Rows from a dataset
────────────────

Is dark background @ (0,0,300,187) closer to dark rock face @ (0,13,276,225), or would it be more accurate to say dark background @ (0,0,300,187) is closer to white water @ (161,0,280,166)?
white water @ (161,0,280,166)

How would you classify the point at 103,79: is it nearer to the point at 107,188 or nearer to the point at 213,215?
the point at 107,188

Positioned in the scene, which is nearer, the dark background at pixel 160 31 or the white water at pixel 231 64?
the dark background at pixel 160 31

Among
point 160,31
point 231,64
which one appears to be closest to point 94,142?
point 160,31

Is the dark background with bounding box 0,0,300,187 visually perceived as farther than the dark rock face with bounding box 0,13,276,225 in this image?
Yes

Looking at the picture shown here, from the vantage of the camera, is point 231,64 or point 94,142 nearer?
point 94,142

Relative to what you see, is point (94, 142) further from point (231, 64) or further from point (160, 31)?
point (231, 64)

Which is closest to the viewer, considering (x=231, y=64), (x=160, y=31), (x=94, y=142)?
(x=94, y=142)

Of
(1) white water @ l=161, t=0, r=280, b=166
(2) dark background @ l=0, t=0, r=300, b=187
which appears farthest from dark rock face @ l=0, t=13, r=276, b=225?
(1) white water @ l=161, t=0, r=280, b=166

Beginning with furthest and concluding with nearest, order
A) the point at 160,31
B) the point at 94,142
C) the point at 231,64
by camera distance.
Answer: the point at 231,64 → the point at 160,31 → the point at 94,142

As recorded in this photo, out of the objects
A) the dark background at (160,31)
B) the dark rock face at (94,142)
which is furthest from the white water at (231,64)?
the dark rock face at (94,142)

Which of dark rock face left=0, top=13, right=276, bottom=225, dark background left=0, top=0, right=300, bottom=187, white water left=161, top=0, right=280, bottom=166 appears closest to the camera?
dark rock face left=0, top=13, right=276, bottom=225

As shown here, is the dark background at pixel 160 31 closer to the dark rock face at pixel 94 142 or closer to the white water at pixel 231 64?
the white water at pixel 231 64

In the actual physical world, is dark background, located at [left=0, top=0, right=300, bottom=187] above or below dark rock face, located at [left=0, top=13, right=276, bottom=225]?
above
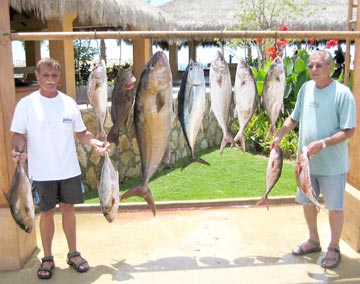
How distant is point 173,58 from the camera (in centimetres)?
1991

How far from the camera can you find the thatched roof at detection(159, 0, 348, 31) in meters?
16.9

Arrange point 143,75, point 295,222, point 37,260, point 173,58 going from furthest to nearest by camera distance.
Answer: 1. point 173,58
2. point 295,222
3. point 37,260
4. point 143,75

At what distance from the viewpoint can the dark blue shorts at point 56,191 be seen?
366 centimetres

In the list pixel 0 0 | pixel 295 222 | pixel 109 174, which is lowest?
pixel 295 222

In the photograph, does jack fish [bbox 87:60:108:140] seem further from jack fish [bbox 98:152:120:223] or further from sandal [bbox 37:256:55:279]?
sandal [bbox 37:256:55:279]

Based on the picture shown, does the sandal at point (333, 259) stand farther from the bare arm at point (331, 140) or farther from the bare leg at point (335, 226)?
the bare arm at point (331, 140)

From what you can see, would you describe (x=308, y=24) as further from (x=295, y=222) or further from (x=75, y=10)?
(x=295, y=222)

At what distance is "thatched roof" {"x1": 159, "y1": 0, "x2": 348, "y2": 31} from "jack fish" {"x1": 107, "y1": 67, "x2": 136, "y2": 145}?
45.3 feet

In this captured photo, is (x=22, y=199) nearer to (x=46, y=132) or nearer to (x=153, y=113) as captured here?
(x=46, y=132)

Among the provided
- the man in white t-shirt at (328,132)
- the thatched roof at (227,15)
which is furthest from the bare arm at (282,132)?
the thatched roof at (227,15)

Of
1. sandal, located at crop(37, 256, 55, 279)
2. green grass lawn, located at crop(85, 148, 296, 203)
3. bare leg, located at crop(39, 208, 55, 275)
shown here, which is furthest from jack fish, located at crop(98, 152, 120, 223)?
green grass lawn, located at crop(85, 148, 296, 203)

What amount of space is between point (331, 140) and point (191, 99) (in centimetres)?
123

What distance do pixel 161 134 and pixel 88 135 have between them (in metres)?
0.72

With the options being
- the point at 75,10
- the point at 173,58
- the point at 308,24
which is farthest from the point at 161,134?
the point at 173,58
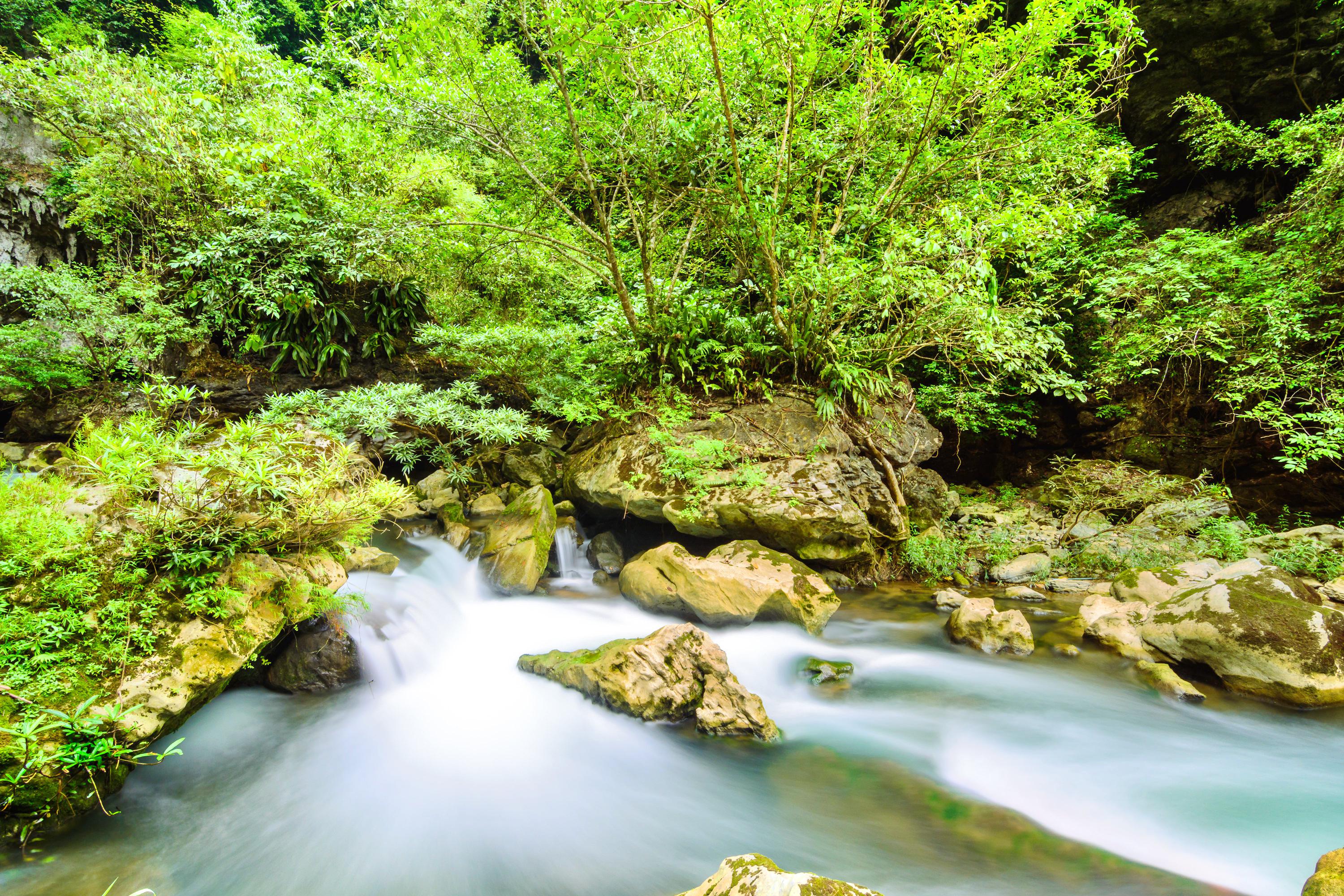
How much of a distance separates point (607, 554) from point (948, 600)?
429 cm

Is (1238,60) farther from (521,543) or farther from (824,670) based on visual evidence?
(521,543)

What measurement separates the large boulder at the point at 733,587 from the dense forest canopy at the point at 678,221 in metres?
2.38

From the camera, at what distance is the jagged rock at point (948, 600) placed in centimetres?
612

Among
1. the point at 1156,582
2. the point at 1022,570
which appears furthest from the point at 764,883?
the point at 1022,570

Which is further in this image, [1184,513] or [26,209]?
[26,209]

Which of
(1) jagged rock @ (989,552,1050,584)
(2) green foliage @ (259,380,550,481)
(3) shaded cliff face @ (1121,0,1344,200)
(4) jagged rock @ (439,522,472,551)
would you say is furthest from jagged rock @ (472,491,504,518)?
(3) shaded cliff face @ (1121,0,1344,200)

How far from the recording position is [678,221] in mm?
7879

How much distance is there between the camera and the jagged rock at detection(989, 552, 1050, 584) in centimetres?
686

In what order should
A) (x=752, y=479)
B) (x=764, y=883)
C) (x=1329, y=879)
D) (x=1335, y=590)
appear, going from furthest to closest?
(x=752, y=479) → (x=1335, y=590) → (x=1329, y=879) → (x=764, y=883)

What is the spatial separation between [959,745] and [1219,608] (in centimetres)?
266

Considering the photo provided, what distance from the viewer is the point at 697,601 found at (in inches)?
208

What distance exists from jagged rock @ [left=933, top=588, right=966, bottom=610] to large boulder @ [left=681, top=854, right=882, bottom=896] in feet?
17.2

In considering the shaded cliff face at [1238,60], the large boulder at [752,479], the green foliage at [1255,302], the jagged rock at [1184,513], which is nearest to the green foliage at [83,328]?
the large boulder at [752,479]

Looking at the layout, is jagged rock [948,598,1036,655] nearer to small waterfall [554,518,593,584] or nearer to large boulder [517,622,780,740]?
large boulder [517,622,780,740]
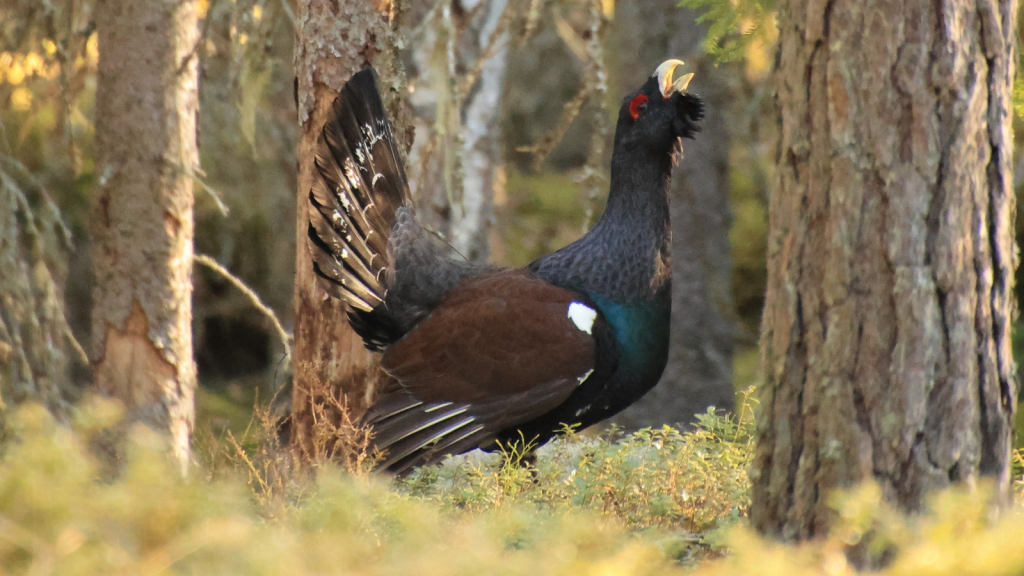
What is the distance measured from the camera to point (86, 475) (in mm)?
2057

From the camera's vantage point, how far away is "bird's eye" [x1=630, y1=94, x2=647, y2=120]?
447 cm

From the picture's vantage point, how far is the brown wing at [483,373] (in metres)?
4.03

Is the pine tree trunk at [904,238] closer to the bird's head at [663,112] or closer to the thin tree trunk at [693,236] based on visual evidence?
the bird's head at [663,112]

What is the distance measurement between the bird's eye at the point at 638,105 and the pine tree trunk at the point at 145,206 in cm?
223

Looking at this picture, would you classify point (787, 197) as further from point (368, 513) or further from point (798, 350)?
point (368, 513)

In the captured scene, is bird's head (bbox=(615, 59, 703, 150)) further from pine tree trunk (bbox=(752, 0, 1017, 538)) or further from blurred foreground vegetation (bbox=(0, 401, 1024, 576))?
blurred foreground vegetation (bbox=(0, 401, 1024, 576))

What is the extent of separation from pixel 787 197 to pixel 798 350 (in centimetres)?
41

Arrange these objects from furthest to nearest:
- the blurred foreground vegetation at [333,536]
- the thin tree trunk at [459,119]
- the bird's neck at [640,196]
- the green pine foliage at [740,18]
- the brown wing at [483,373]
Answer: the thin tree trunk at [459,119] → the bird's neck at [640,196] → the brown wing at [483,373] → the green pine foliage at [740,18] → the blurred foreground vegetation at [333,536]

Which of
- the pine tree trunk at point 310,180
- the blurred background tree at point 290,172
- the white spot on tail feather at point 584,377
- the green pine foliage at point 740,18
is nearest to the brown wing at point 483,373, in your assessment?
the white spot on tail feather at point 584,377

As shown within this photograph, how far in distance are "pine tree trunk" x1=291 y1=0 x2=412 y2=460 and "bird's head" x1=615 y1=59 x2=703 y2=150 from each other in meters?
1.05

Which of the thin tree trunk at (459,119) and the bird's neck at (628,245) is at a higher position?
the thin tree trunk at (459,119)

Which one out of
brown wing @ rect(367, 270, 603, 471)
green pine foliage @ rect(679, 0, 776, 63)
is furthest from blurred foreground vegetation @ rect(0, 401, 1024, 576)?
green pine foliage @ rect(679, 0, 776, 63)

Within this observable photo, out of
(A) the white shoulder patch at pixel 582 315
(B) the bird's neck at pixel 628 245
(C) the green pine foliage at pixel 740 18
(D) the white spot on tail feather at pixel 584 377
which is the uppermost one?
(C) the green pine foliage at pixel 740 18

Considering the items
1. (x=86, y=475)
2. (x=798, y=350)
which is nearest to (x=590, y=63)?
(x=798, y=350)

────────────────

__Stated task__:
Take the line holding "As shown within" and all lines after it through the end of the data, and set them down exactly.

__Response for this exercise__:
As shown within this photograph, how far in distance are "pine tree trunk" x1=291 y1=0 x2=412 y2=460 and "bird's head" x1=615 y1=59 x2=703 y2=150 from each other in meters?
1.05

Which of the thin tree trunk at (459,119) and the bird's neck at (628,245) is at a higher position?
the thin tree trunk at (459,119)

Which one out of
brown wing @ rect(367, 270, 603, 471)
green pine foliage @ rect(679, 0, 776, 63)
is furthest from blurred foreground vegetation @ rect(0, 401, 1024, 576)?
green pine foliage @ rect(679, 0, 776, 63)

Within this observable photo, out of
(A) the white shoulder patch at pixel 582 315
(B) the bird's neck at pixel 628 245
(C) the green pine foliage at pixel 740 18
(D) the white spot on tail feather at pixel 584 377
which is the uppermost one?
(C) the green pine foliage at pixel 740 18

Considering the items
1. (x=86, y=475)
2. (x=798, y=350)
which is nearest to (x=590, y=63)?
(x=798, y=350)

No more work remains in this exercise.